— begin Article —
Sir Edward Youde  (; Cantonese: Yau Tak; 19 June 1924 – 5 December 1986) was a British administrator, diplomat, and Sinologist. He served as Governor of Hong Kong between 20 May 1982, and his death on 5 December 1986.

Early years
Youde was born in Penarth, South Wales, in the United Kingdom and from 1942 attended the University of London's School of Oriental and African Studies. He also served in the Royal Naval Reserve.

Career
In 1947, Youde joined the Foreign Office, where he would serve the rest of his life, and was swiftly posted to the British embassy in Nanking, then the capital of the Republic of China. In 1949, amidst the Chinese Civil War, HMS Amethyst came under attack by People's Liberation Army forces while sailing on the Yangtze River. The frigate was heavily damaged by artillery fire and became stranded in the Yangtze River. Using his skills in Mandarin, Youde negotiated with the PLA commander to ask for the release of the Amethyst. His negotiations came to naught, but bought enough time for the Amethyst to plan a successful escape to Hong Kong under the cover of darkness. Youde was appointed a Member of the Order of the British Empire (MBE) for his actions.
— end Article —
__Work to do__
Reproduce the entire article above on Sir Edward Youde word for word.
— begin Given material —
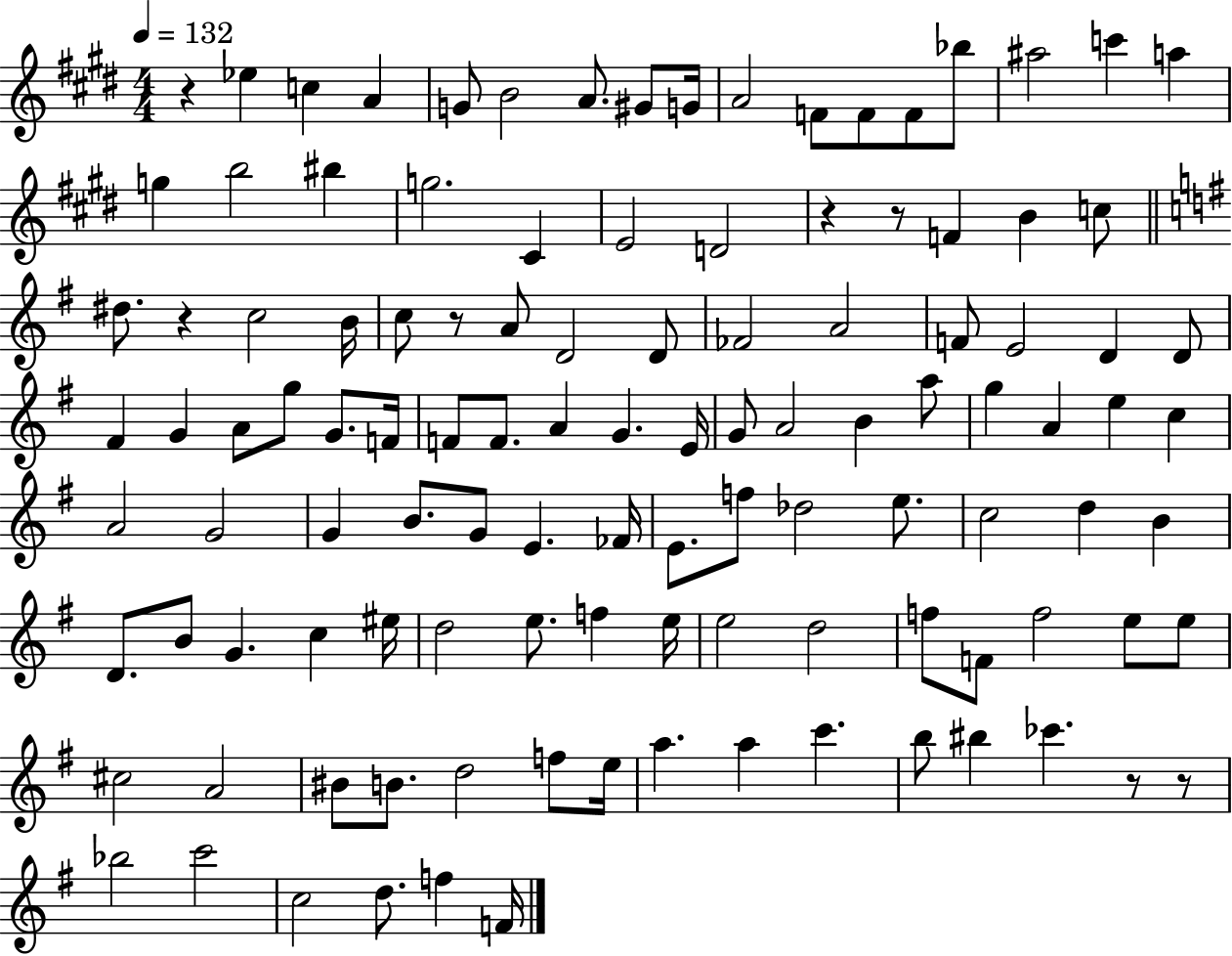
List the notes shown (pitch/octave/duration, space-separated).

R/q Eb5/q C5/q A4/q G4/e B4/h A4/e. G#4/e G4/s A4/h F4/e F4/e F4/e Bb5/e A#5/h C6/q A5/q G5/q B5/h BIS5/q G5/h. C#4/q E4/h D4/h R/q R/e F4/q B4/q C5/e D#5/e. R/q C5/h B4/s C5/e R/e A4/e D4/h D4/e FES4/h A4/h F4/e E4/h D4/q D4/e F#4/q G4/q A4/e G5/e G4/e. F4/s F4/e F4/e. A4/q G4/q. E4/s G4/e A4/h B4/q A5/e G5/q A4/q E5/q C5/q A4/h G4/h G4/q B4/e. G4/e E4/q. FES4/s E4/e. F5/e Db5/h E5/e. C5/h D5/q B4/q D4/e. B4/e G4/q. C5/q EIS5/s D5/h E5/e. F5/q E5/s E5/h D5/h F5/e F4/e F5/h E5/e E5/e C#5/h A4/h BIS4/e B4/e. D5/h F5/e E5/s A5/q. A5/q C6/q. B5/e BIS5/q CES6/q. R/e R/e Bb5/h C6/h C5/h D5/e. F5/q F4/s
— end Given material —
__Output of the task__
Sir Edward Youde  (; Cantonese: Yau Tak; 19 June 1924 – 5 December 1986) was a British administrator, diplomat, and Sinologist. He served as Governor of Hong Kong between 20 May 1982, and his death on 5 December 1986.

Early years
Youde was born in Penarth, South Wales, in the United Kingdom and from 1942 attended the University of London's School of Oriental and African Studies. He also served in the Royal Naval Reserve.

Career
In 1947, Youde joined the Foreign Office, where he would serve the rest of his life, and was swiftly posted to the British embassy in Nanking, then the capital of the Republic of China. In 1949, amidst the Chinese Civil War, HMS Amethyst came under attack by People's Liberation Army forces while sailing on the Yangtze River. The frigate was heavily damaged by artillery fire and became stranded in the Yangtze River. Using his skills in Mandarin, Youde negotiated with the PLA commander to ask for the release of the Amethyst. His negotiations came to naught, but bought enough time for the Amethyst to plan a successful escape to Hong Kong under the cover of darkness. Youde was appointed a Member of the Order of the British Empire (MBE) for his actions.